This phrase sums up what should be the whole expectation of a small farm (to the extent you consciously have one), because Joy is easily a small farm's most reliable and largest value crop. I first encountered this notion and phrase in books by Gene Logsdon, who says it better than I can with every paragraph he writes..
I can't explain, to those as yet unrooted, why it is possible for me to walk over our little farm each day and never cease to draw keen pleasure from it. I always see something new, or something old that has changed in a new light, or something old that has not changed, which is the greatest thrill of all.
"Joy" here is not the same as prosperity, or even happyness as it is under-understood, but something closer to a deep contentedness and peace. It doesn't (always) pay the bills, it is the reason you keep paying them. It's so much more connected to Who you are that the How can exist in a wholely different (and much shabbier) box.

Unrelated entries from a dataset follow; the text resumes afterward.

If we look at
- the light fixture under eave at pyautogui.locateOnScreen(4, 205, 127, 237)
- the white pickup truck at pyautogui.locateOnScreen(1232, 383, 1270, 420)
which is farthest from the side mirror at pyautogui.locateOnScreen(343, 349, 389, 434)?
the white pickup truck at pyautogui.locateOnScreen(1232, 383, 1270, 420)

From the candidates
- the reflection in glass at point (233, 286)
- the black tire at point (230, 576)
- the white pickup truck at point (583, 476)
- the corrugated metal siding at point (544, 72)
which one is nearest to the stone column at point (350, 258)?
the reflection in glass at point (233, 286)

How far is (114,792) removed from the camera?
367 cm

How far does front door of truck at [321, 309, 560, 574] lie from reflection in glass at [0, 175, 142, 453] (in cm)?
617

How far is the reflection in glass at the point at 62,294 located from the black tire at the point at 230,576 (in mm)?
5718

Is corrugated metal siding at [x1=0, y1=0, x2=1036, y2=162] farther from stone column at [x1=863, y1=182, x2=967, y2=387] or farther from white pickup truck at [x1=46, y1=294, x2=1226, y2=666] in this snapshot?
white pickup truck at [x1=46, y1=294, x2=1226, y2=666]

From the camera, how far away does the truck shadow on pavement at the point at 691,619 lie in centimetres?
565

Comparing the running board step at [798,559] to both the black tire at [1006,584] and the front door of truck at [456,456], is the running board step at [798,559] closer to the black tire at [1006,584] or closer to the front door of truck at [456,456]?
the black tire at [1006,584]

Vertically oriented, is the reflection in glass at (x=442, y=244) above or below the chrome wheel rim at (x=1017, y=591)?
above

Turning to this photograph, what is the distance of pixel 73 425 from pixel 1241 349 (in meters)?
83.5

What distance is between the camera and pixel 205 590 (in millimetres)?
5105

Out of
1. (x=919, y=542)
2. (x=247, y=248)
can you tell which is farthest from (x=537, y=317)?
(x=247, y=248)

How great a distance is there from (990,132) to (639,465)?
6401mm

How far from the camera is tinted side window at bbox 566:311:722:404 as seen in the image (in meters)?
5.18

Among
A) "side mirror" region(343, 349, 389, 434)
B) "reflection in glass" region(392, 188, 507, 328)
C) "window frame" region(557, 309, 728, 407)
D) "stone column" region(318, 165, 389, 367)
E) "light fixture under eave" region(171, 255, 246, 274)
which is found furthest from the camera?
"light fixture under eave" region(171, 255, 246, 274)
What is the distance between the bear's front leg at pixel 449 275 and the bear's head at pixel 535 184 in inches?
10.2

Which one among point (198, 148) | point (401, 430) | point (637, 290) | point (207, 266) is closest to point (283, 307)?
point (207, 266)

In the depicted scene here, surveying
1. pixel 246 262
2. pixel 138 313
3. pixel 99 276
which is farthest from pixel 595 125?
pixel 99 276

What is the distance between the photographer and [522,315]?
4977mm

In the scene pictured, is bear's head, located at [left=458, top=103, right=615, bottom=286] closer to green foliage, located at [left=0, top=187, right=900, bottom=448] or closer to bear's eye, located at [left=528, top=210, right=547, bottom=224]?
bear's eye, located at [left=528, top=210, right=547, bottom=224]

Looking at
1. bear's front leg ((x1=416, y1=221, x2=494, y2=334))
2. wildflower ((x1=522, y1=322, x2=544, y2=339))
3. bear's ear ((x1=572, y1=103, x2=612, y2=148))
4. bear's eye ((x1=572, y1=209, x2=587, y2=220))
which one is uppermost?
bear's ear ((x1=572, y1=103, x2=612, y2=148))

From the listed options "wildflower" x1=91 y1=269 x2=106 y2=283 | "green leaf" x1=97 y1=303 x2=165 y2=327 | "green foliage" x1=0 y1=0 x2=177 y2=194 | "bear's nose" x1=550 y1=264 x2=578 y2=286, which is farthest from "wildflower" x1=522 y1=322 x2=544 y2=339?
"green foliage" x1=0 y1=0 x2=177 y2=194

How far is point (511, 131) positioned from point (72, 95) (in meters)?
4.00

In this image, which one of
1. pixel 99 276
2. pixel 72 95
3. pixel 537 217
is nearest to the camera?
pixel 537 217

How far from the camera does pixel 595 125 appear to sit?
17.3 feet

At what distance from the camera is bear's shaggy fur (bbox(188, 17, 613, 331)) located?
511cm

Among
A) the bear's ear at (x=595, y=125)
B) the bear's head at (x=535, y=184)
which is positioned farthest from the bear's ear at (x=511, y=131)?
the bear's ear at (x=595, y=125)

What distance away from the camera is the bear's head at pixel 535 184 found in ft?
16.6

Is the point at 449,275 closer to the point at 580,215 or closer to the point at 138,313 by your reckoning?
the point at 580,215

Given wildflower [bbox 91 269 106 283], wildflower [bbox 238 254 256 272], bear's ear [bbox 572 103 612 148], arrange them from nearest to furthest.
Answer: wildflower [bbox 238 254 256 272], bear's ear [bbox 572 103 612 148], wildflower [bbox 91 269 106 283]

It's not about mere sustainability - The small farm is also not a closed-loop perpetual motion machine (though I must confess, it's jolly fun to scheme away "on paper" at making it one). Still less is it a useful engine to "make-a-difference!" in society. If a thorough and honest ledger were kept it's my guess that all columns would end up in the red without the addition of the "joy-derived, resource-spent" factors.
How does this help.. Inevitably, black moments come where you tally all your (Grossly obvious and easily measured) inputs; look for the same type of outputs to compare them with; and conclude something like "I've just spent 6 months and $100k for nothing."
Family
Family and farm go together, they just do. In a sense there's nothing novel about this idea. However, family as being essential to breaking-through to a critical mass of viability may be.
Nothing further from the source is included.